## What to work on
Extract the part of the passage below about assertion confidence scores, from "[0031] Confidence scores" up to and including "at block 304.".

Assertions on the same subject can be mutually supportive or can
mutually conflict. Modeling engine 205 can also identify
relationships between assertions that are from the same data
source. In the specific implementations discussed below, the
relationships between (1) assertions on the same subject and (2)
assertions from the same data source can be modeled as edges of a
graph. However, in some implementations, other techniques can be
used for representing the relationships. For the purposes of the
current example, the three assertions mentioned above are on the
common subject of John Doe's birthday and can be from the same data
source or different data sources.
[0031] Confidence scores can be initialized at block 303. For
example, modeling engine 205 can initialize confidence scores 209
for each of the unlabeled assertions 203 to value of 0. Modeling
engine 205 can also initialize confidence scores for each of the
labeled assertions 204 to a value of 1. As mentioned above, in some
implementations, labeled assertions 204 also include known false
values, which can be initialized to -1.
[0032] Next, weights can be set for the relationships at block 304.
For example, modeling engine 205 can set the weight for
relationships between assertions on the same subject using
similarity functions 206. As an example, a similarity function may
indicate that the first unlabeled assertion and the labeled
assertion mentioned above are identical (100% mutually supportive),
i.e., that "John Doe was born on May 1, 1950" is equivalent to
"John Doe was born on 5/1/1950." The value of the similarity
function may be 1 for identical values, so modeling engine 205 can
set the weight for the relationship between the first assertion and
the labeled assertion to 1.
[0033] Likewise, the similarity function may indicate that the
second unlabeled assertion and the labeled assertion mentioned
above are 100% mutually conflicting, e.g., if it the labeled
assertion that "John Doe was born on 5/1/1950" is true then the
second unlabeled assertion "John Doe was born on Jun. 12, 1953" is
not true. Accordingly, the similarity function may have a value of
-1 for these two assertions, which is assigned to the relationship
between the second assertion and the labeled assertion. As
discussed in more detail below with a different example, block 304
can also include setting weights for relationships between
assertions that are on different subjects but are from the same
data source.
[0034] The confidence scores can be updated at block 305. For
example, modeling engine 205 can update the confidence scores for
unlabeled assertions 203 and/or labeled assertions 204 based on the
weights for the relationships discussed above. The update can be
performed to iteratively adjust the confidence scores towards
minimizing a loss function over the relationship weights. Exemplary
loss functions are discussed in more detail below. In some
implementations, the confidence scores for the labeled assertions
are set back to their initial values, e.g., 1 for labeled true
assertions and -1 for labeled false assertions. This can be
performed after the adjusting and before subsequent iterations of
block 305.

## Data
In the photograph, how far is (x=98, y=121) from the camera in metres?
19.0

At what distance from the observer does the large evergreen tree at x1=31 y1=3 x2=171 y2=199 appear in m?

## Result of this exercise
[0031] Confidence scores can be initialized at block 303. For
example, modeling engine 205 can initialize confidence scores 209
for each of the unlabeled assertions 203 to value of 0. Modeling
engine 205 can also initialize confidence scores for each of the
labeled assertions 204 to a value of 1. As mentioned above, in some
implementations, labeled assertions 204 also include known false
values, which can be initialized to -1.
[0032] Next, weights can be set for the relationships at block 304.